I was looking for a way to ACK that a capture has started and that is has ended from a python script using the API, since I am trying to automatically start and stop captures in the logic 2 software. I found the post linked above that basically encapsulates my question, except it was relating to the logic 1 software. Thus, I was wondering if the feature described in the linked post above has been implemented in logic 2?
@joshmansky Using our automation script linked below as an example:
https://saleae.github.io/logic2-automation/getting_started.html
The capture starts directly after the with manager.start_capture() function call. The capture ends when the capture.wait() function exits.
Having said that, I can see how this functionality might be limited for your needs (given the topic that you linked). If you’re looking for an actual ACK signal at the exact moment a capture begins, we unfortunately did not implement that capability.
If the behavior I mentioned above isn’t what you were looking for, can you share more details about your particular reasoning for needing this capability? We’d love to learn more about your use case to hopefully get an idea of what kind of problem we would be attempting to solve.
Thanks for the quick response. I would then urge that this be included in some later update to the logic 2 python api as there are no good fixes that I, myself, can make without changes to the logic 2 python api. The reason that is important is that as I am using the Saleae logic 2 software by I am calling .start_capture(), and then immediately testing some output(resulting in digital pulses) and then once that testing of output concludes I immediately am calling the .stop() function, since I am using the manual capture mode. However, since I cannot currently confirm that data is not flowing once the start_capture() function executes and that it has stopped flowing once I call stop()(as there no way to ACK these facts) I currently have to sleep for 0.25 seconds before and after testing the outputs of the digital pulses, to ensure I am getting each pulse completely/the front and back edge of the first and last pulse. While this works currently, it is not a full proof fix and it is much preferable to have a feature similar to National Instruments software where you can acknowledge that data is in and out of the buffer when starting and stopping data acquisition/captures to ensure that you are getting all of the outputs in their completeness.
@joshmansky Thanks for describing that for me. I’ll check with the software team to see if we have any other recommendations for you. For stopping the capture, adding some sort of delay after your data stops flowing may be your best option. Without an ACK signal, starting the capture seems like the tricky part, as a static delay is not foolproof. I’ll keep you updated with our recommendations.
Thanks for the details for your use case. I’ve just checked the source code to see exactly when we sent the response to the start_capture request versus when exactly the device starts recording.
What I found is that it’s pretty close, but you’re right, start_capture can theoretically return before the hardware is recording.
start_capture is blocking for 95% of the initialization process, but at the tail end, we start another thread that allocates and queues the USB read requests, then actually sends the last command to the device to actually start sampling.
start_capture does synchronously configure the device and do most of the heavy lifting.

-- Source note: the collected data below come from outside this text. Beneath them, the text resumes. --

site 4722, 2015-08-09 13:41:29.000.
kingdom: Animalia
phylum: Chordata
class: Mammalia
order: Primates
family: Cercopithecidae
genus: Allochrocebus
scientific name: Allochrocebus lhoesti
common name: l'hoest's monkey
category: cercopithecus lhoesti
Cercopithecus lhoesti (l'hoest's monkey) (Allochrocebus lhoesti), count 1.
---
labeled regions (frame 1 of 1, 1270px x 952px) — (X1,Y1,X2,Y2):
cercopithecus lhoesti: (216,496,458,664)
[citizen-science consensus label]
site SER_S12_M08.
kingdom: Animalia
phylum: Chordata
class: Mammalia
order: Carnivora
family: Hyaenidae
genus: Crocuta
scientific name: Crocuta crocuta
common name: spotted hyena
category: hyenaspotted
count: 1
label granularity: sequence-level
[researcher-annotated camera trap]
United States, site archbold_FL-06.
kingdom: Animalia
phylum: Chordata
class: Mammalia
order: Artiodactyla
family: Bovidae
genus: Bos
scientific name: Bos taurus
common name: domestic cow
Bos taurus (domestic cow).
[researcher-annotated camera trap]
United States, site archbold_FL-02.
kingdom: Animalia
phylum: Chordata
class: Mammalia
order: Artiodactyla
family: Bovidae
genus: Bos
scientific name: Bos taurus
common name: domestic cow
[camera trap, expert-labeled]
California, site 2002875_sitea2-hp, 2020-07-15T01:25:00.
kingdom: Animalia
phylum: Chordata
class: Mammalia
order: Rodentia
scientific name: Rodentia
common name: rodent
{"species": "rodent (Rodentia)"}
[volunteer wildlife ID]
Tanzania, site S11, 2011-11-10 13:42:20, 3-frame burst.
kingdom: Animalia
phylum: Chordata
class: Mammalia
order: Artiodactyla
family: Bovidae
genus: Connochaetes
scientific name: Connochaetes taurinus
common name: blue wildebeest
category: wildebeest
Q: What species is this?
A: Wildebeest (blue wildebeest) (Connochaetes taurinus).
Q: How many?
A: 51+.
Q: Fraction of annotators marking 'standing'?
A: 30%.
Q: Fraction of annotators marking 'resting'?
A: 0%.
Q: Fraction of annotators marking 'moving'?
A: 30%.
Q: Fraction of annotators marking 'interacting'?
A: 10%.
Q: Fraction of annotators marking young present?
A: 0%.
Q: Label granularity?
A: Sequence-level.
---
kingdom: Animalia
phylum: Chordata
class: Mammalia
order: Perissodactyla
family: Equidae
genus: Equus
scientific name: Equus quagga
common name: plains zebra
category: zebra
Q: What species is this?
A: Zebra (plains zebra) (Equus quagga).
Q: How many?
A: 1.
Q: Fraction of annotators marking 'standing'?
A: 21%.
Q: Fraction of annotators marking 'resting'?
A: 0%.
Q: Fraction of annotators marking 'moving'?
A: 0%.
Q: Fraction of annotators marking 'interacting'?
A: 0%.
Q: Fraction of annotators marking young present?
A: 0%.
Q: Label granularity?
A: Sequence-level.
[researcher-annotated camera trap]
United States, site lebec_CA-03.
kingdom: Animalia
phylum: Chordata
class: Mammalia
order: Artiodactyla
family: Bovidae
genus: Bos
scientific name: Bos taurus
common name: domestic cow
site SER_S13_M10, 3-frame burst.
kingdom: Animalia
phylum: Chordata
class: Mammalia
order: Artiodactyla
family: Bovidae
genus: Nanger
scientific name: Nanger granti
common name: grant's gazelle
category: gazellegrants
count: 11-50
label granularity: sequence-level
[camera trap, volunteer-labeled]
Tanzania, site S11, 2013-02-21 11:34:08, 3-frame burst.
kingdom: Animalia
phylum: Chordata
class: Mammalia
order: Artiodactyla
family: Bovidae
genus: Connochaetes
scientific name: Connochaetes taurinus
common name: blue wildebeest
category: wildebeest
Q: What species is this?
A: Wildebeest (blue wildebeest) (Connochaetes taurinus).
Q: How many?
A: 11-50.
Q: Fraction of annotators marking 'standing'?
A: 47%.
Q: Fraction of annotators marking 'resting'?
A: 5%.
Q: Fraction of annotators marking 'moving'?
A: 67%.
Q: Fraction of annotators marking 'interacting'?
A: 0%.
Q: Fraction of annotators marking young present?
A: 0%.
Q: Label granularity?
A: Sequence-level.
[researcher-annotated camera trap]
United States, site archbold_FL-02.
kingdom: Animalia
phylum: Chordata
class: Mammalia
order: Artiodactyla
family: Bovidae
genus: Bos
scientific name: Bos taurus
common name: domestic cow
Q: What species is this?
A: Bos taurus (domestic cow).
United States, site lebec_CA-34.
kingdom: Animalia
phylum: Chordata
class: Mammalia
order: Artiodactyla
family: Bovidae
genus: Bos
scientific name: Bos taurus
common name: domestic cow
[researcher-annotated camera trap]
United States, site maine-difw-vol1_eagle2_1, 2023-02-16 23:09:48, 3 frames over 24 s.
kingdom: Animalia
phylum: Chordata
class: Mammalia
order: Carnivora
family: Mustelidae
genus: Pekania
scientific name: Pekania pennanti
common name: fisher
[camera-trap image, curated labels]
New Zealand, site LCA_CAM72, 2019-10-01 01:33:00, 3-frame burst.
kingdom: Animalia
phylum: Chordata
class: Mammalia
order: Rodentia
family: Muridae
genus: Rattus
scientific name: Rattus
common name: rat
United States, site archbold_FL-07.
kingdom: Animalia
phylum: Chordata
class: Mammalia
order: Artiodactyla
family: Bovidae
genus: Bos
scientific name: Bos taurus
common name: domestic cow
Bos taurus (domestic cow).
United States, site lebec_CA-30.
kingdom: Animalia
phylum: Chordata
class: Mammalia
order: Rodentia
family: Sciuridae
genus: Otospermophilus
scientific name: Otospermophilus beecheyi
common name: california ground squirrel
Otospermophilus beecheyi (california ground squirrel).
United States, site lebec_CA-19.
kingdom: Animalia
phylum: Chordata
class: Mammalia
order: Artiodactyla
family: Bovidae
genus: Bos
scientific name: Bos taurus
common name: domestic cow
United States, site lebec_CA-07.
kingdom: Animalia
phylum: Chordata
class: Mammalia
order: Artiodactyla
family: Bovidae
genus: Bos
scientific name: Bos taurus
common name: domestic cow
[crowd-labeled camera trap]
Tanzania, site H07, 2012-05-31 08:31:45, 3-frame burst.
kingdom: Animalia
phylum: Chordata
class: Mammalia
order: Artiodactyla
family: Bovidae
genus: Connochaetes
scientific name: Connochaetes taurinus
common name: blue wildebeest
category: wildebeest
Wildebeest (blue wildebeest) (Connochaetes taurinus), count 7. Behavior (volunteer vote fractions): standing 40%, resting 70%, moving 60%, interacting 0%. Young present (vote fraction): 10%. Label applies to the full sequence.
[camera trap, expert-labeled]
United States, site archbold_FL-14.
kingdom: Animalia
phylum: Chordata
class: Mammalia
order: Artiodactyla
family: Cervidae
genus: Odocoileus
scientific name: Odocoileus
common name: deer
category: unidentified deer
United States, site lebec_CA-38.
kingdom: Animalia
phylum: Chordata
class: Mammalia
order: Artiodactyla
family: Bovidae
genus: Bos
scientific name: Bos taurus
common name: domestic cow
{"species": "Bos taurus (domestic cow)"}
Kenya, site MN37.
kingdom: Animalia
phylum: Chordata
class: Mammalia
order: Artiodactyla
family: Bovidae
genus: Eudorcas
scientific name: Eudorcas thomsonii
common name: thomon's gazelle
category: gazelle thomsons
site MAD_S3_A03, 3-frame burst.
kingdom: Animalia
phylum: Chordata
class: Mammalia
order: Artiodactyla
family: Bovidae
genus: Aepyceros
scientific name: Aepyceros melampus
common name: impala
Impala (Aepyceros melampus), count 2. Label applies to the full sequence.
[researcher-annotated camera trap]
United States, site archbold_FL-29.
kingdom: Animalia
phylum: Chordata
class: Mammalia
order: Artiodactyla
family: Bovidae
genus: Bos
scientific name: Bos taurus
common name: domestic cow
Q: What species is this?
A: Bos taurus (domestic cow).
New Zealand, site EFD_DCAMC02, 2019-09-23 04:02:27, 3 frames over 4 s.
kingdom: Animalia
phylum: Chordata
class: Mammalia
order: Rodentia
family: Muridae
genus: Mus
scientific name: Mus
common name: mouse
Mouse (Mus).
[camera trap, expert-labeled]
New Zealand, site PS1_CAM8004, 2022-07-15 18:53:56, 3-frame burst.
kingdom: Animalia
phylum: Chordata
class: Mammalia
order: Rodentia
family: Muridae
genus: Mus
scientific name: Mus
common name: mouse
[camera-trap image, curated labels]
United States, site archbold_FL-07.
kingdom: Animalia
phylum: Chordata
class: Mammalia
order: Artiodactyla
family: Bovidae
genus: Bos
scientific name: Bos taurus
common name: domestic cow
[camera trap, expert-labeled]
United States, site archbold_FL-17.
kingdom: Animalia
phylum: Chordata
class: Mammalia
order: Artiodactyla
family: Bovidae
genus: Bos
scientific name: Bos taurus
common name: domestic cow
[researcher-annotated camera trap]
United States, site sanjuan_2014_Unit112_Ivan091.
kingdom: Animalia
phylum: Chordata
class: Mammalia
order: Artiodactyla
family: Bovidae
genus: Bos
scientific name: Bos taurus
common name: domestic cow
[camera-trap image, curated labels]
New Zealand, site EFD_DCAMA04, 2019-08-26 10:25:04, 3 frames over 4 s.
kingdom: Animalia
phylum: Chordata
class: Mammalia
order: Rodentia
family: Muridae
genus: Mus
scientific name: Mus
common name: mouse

Given the architecture, the best place to be sure that the capture has started is when we’ve finished sending that start command message on the read thread. The firmware executes the command synchronously, so the device should be recording before it ACKs the start read command.
My guess is that the latency between start_capture returning in python and the hardware actively recording should be extremely short, however we really would need to try to characterize that to be sure.
We actually chose this as the API design for this specific purpose, to do what you’re describing. I’ve added this to our feedback for the next iteration on the interface.
I’d like to say that any possible delay is going to be greater than the overhead of responding to the GRPC call, but I can’t guarantee it, and without characterizing it myself, there could be something in there I’m missing completely.